▶ EXERCISE OBJECTIVE:
Find the line containing "At what distance from the shooting" in the material below; copy that line and all following lines exactly.

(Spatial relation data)
□ □ □ □

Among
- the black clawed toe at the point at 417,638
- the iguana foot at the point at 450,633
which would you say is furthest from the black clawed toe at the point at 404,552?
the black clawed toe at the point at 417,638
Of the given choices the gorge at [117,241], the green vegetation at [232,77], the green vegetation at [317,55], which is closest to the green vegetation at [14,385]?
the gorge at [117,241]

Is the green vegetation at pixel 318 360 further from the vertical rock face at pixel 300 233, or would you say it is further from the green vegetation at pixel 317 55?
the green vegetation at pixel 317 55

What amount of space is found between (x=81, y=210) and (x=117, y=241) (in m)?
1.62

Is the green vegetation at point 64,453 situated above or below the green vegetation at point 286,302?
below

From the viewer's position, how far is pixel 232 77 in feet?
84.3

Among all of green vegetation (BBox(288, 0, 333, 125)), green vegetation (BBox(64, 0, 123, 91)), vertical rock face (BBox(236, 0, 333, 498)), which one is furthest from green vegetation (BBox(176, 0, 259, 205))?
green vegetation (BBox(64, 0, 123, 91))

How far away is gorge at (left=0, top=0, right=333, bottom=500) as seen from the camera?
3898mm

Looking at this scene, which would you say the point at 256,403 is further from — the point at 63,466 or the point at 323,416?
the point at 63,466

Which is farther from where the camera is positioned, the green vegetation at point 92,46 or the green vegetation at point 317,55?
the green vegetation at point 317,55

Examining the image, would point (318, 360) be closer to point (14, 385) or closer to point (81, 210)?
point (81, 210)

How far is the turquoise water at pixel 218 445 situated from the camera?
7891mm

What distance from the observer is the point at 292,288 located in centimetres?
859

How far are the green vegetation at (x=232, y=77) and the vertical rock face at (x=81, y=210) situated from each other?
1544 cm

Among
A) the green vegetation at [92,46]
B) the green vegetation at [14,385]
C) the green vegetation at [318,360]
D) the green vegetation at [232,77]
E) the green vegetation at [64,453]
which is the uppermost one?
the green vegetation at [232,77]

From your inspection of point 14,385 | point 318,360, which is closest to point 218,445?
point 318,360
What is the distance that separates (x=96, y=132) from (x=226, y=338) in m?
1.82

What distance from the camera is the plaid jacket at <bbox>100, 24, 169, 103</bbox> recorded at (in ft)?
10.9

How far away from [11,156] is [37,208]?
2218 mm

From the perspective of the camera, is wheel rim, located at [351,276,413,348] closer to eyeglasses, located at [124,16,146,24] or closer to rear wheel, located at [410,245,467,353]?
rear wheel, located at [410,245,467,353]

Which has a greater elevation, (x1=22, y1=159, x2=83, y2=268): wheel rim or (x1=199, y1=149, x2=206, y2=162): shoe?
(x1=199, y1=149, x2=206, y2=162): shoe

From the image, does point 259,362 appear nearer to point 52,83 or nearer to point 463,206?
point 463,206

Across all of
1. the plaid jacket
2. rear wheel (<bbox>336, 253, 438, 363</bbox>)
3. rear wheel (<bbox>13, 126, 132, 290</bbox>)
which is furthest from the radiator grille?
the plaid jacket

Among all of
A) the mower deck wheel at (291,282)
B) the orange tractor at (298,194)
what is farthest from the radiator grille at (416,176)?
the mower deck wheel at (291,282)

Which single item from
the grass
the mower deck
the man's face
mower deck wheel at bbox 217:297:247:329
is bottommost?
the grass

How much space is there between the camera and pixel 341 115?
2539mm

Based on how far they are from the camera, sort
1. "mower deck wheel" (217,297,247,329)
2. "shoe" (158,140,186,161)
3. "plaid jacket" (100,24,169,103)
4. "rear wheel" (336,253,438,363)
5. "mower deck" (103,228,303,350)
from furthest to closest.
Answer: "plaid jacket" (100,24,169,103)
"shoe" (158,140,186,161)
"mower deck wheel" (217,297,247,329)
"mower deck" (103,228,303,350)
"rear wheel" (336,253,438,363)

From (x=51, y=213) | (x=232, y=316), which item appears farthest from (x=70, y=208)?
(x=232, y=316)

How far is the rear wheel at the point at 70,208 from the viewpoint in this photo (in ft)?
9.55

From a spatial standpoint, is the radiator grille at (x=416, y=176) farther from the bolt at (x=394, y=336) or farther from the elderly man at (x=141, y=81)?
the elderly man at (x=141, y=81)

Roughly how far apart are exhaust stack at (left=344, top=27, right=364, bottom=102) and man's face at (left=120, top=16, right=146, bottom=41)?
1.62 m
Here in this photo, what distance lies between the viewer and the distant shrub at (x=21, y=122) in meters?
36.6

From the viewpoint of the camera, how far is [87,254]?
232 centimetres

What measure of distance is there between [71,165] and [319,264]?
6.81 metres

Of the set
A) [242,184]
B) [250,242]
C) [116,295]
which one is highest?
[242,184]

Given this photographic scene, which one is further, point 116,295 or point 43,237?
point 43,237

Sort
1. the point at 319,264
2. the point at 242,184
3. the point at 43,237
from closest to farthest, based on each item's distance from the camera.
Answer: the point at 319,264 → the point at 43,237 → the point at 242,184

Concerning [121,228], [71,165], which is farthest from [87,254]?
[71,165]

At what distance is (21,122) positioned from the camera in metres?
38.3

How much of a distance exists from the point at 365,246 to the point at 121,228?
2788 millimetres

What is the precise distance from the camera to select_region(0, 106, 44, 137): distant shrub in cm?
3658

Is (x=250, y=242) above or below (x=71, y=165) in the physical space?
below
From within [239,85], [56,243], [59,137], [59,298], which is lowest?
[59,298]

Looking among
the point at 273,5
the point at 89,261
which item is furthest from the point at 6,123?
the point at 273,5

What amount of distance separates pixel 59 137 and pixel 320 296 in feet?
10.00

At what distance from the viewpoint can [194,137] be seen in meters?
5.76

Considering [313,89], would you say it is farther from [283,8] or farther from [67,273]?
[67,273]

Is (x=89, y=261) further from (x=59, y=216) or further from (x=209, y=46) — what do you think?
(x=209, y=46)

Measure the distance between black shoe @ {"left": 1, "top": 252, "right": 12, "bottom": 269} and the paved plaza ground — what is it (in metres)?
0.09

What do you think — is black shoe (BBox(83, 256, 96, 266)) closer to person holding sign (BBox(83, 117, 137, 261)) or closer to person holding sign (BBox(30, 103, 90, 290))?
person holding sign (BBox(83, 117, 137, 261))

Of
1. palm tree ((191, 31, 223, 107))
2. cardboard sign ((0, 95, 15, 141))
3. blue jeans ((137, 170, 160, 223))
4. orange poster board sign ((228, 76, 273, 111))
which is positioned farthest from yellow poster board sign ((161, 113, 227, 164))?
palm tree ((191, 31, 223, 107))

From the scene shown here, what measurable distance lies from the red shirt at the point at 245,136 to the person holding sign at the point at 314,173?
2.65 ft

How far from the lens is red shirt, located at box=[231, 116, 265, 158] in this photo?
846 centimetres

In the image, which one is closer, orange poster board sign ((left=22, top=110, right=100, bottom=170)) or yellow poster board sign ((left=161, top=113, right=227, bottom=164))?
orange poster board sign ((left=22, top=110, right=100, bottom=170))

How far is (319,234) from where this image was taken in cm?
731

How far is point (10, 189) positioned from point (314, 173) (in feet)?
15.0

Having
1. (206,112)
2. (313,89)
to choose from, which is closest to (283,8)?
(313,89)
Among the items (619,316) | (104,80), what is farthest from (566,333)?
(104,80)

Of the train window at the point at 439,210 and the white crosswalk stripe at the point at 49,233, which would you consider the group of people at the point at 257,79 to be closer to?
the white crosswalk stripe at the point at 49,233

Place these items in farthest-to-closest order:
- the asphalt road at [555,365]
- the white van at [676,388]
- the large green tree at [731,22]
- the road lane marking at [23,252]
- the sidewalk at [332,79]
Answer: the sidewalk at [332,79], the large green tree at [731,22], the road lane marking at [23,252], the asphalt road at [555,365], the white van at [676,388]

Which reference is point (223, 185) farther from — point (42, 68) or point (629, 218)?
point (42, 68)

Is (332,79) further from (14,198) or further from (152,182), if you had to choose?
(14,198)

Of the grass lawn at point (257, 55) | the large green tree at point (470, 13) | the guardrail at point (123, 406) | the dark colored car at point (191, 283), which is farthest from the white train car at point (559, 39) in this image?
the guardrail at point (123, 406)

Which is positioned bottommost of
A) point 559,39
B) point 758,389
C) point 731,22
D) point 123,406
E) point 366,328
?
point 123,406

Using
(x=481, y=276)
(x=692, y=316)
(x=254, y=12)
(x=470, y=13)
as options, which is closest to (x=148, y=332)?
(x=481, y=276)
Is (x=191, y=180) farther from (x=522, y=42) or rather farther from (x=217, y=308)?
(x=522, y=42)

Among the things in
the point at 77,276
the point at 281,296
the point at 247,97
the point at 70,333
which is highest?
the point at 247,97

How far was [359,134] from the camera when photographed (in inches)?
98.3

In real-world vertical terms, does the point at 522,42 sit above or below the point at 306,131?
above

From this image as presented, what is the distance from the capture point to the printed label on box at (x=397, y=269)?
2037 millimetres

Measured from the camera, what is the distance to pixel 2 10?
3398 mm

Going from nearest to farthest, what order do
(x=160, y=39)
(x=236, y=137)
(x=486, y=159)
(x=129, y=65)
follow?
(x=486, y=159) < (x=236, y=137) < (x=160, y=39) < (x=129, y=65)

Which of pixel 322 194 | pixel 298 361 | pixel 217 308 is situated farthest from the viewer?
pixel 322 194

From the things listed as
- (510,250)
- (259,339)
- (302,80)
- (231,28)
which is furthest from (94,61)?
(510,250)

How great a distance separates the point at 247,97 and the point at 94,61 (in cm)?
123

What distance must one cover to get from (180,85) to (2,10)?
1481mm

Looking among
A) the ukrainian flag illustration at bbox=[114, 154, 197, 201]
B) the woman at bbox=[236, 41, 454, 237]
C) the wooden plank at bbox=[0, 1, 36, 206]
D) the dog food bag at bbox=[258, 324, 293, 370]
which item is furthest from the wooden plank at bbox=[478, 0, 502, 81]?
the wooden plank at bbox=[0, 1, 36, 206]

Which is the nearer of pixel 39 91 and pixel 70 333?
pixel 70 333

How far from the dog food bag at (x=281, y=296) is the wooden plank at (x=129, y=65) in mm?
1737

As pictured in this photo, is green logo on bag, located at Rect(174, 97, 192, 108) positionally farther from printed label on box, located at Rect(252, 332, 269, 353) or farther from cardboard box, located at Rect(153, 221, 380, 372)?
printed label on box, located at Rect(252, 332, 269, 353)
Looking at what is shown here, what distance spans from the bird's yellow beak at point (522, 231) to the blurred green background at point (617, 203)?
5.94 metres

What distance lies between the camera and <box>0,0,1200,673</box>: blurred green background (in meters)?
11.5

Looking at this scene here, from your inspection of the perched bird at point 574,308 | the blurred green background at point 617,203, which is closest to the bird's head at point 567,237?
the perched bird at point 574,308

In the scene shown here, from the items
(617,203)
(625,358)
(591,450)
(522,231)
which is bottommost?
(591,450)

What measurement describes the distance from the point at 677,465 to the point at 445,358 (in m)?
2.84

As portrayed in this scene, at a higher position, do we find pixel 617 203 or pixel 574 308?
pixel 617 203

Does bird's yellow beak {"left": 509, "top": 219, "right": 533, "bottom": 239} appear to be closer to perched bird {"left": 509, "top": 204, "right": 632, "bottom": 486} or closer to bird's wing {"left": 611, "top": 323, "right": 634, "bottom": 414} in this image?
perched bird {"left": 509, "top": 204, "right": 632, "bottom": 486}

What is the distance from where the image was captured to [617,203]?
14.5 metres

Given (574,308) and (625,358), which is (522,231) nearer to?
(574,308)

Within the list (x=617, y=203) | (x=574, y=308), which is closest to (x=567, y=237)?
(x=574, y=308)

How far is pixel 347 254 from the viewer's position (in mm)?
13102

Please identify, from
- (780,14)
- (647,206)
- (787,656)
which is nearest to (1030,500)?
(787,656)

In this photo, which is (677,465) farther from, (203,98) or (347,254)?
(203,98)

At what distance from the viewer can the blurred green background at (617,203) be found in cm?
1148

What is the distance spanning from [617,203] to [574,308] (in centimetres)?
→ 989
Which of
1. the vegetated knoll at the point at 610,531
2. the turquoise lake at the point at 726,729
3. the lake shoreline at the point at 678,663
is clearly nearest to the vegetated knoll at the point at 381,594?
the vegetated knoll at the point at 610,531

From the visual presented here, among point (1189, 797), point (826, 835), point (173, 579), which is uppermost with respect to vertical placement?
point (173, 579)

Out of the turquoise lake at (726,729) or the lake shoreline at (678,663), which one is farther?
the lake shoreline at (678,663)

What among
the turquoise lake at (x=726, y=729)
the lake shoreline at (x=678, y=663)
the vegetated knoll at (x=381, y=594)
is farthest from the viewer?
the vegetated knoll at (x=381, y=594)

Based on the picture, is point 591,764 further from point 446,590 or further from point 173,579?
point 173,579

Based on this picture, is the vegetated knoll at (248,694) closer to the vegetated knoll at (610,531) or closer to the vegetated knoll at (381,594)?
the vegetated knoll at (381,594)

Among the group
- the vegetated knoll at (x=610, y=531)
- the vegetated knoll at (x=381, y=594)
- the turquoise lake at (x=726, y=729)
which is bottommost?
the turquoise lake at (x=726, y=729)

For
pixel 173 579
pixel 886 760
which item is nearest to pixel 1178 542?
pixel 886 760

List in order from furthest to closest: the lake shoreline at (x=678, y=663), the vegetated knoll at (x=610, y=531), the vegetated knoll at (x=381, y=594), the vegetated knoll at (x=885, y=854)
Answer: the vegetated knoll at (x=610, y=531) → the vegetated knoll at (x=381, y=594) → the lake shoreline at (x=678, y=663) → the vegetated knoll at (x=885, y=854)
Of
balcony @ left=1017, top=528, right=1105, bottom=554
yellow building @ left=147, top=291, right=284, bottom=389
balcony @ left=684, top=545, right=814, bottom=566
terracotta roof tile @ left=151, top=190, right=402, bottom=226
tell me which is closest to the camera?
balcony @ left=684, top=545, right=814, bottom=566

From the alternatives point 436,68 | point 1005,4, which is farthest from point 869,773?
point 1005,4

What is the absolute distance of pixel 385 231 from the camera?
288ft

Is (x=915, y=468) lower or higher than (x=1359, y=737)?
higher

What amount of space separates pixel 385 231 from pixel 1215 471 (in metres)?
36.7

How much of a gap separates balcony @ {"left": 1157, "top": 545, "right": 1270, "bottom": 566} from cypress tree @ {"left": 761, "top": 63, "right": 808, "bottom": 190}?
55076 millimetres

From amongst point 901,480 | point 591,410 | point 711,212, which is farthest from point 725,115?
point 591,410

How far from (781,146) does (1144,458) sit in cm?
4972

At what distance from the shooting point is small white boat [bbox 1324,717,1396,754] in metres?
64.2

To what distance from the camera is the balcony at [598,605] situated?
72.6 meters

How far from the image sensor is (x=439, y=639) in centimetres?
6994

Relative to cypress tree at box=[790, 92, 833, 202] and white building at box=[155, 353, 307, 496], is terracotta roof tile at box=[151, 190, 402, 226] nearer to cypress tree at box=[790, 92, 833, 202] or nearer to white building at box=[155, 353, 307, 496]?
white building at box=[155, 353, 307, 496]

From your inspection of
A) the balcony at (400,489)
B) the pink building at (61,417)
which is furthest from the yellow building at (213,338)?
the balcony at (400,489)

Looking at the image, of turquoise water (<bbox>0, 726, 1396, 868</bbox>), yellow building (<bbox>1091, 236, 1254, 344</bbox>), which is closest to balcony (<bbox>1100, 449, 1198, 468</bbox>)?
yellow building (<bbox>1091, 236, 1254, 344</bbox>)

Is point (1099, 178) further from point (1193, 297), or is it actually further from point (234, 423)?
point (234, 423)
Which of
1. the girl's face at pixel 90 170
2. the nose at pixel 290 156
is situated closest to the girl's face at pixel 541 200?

□ □ □ □

▶ ANSWER IN FULL:
At what distance from the shooting point is small white boat [bbox 1324,717,1396,754] in metres?
64.2

To what distance from the camera is the balcony at [598,605] situated?
72.6 meters

How far from the image sensor is (x=439, y=639) in centimetres?
6994

Relative to cypress tree at box=[790, 92, 833, 202] and white building at box=[155, 353, 307, 496], is terracotta roof tile at box=[151, 190, 402, 226] nearer to cypress tree at box=[790, 92, 833, 202] or nearer to white building at box=[155, 353, 307, 496]?
white building at box=[155, 353, 307, 496]

From your inspection of
A) the balcony at (400,489)
B) the pink building at (61,417)
which is furthest from the yellow building at (213,338)?
the balcony at (400,489)

Looking at the image, of turquoise water (<bbox>0, 726, 1396, 868</bbox>), yellow building (<bbox>1091, 236, 1254, 344</bbox>), which is closest to balcony (<bbox>1100, 449, 1198, 468</bbox>)?
yellow building (<bbox>1091, 236, 1254, 344</bbox>)

Is point (1099, 178) further from point (1193, 297), or is it actually further from point (234, 423)?
point (234, 423)
Which of
1. the girl's face at pixel 90 170
2. the nose at pixel 290 156
is situated closest to the girl's face at pixel 541 200?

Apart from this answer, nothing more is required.